| dc.description.abstract | A systems approach in the study of blood-biomaterial interactions (BBI) is likely to provide better insight into the transient behaviors of complex biological systems. Although some attempts have been made to apply a systems approach in blood-biomaterial studies, a good framework for applying a systems approach has not yet been achieved. In this thesis, the case for a systems approach is presented and a framework is proposed. As a demonstration, the systems approach is applied to the development of an in vitro model for BBI.
In vitro models play an important role in the initial investigation of BBI. Therefore, careful consideration of their parameters to mimic physiological parameters is crucial for results that can be translated to physiological conditions. The parameters of the in vitro model used in this thesis were determined using a systems approach method. The fluid dynamics of the model were characterized, to account for the model blood sample always including air, and an improved time-averaged wall shear stress was proposed. Since wall shear stress is an important parameter that determines cell activation and adhesion, in vitro studies were performed to investigate and validate the model with experiments. In line with a systems approach and clinical relevance, whole blood samples were used in the in vitro experiments.

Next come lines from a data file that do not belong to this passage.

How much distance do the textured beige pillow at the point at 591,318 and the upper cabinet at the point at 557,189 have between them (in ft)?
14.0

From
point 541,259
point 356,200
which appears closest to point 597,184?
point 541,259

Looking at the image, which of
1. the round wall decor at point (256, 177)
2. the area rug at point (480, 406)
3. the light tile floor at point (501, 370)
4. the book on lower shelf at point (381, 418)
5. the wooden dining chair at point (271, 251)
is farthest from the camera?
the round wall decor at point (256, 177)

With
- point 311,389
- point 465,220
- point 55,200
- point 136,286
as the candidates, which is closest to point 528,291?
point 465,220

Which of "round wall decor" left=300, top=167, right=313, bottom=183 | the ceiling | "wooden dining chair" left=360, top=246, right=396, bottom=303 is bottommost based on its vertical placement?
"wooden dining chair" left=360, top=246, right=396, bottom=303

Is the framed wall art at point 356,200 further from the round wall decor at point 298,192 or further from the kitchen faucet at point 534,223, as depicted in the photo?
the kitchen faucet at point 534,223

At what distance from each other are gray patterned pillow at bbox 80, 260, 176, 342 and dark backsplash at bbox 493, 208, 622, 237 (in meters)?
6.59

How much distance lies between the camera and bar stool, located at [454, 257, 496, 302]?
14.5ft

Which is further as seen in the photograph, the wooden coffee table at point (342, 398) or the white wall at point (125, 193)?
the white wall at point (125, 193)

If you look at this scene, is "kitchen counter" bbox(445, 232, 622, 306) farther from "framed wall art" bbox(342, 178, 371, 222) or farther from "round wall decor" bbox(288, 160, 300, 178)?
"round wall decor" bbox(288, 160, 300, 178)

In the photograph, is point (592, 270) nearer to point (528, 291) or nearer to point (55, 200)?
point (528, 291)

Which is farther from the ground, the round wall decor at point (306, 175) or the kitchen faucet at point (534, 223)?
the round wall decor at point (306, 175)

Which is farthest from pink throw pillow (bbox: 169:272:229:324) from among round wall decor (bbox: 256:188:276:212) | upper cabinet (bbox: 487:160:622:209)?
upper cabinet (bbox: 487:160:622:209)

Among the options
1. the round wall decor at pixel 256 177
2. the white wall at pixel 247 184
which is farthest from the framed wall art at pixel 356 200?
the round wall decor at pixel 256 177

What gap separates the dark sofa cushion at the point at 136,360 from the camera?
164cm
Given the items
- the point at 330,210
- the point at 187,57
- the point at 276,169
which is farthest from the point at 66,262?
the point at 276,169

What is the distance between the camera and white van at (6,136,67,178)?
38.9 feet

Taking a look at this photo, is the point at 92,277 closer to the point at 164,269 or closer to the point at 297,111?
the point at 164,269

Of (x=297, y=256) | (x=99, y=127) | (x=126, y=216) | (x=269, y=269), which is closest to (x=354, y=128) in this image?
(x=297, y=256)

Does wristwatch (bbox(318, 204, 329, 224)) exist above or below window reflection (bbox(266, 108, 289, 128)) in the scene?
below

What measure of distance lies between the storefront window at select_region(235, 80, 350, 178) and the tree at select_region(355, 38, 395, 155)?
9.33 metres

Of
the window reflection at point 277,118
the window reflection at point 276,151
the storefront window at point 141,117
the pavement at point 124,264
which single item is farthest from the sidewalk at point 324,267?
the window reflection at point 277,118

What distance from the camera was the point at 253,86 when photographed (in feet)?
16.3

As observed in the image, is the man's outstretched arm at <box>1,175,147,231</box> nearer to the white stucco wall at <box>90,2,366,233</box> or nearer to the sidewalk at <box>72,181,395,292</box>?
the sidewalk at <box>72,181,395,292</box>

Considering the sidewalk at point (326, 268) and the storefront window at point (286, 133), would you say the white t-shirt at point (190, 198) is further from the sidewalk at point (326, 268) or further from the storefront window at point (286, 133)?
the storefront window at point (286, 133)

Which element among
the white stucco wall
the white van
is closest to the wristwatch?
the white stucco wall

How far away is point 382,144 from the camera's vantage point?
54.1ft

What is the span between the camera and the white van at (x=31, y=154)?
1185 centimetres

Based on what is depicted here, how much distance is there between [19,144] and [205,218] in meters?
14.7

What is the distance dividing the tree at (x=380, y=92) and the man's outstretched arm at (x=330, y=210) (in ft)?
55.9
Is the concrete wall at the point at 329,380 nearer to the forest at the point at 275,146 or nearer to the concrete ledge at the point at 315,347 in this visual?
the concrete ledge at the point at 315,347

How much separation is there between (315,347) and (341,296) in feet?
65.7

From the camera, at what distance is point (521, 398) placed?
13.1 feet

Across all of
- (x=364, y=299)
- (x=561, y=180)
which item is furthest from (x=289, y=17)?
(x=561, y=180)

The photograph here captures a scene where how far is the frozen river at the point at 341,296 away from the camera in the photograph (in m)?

Platelet activation was investigated, as characterized by platelet microparticle (PMP) formation and expression of both P-selectin and the integrin glycoprotein receptor GPIIb/IIIa. For whole blood, in the absence of model stents, there was no significant sample volume or shear effect on PMP formation for wall shear stress up to 56 dyn/cm2. However, in the presence of model stents, combined volume and shear-dependent PMP formation was observed. While GPIIb/IIIa expression was reduced, P-selectin, on the other hand, did not generally show significant change after 2 hours of incubation.
Leukocyte activation was also investigated, as characterized by the expression of tissue factor (TF), Mac-1, C3aR and toll-like receptor 4 (TLR-4). In the absence of model stents, sample volume had minimal effect on leukocyte activation but in the presence of model stents, a sample volume effect was observed at high shear rates, especially on Mac-1 expression. The other markers, TF, C3aR and TLR-4 did not show sensitivity to the volume effect. However, under combined volume-stent-shear, all markers were down-regulated at high shear. Correspondingly, platelet-leukocyte aggregation was also generally reduced. Leukocytes, as well as platelets, were sensitive to surface-area-to-volume ratio. The use of low surface area-to-volume ratio, below the ISO Standard recommended limit, resulted in reduced platelet and leukocyte sensitivity to shear and/or material. However, sensitivity to shear was still high on platelet-leukocyte aggregation. Also cell surface adhesion was shear-dependent but could not be linked to a sample volume effect.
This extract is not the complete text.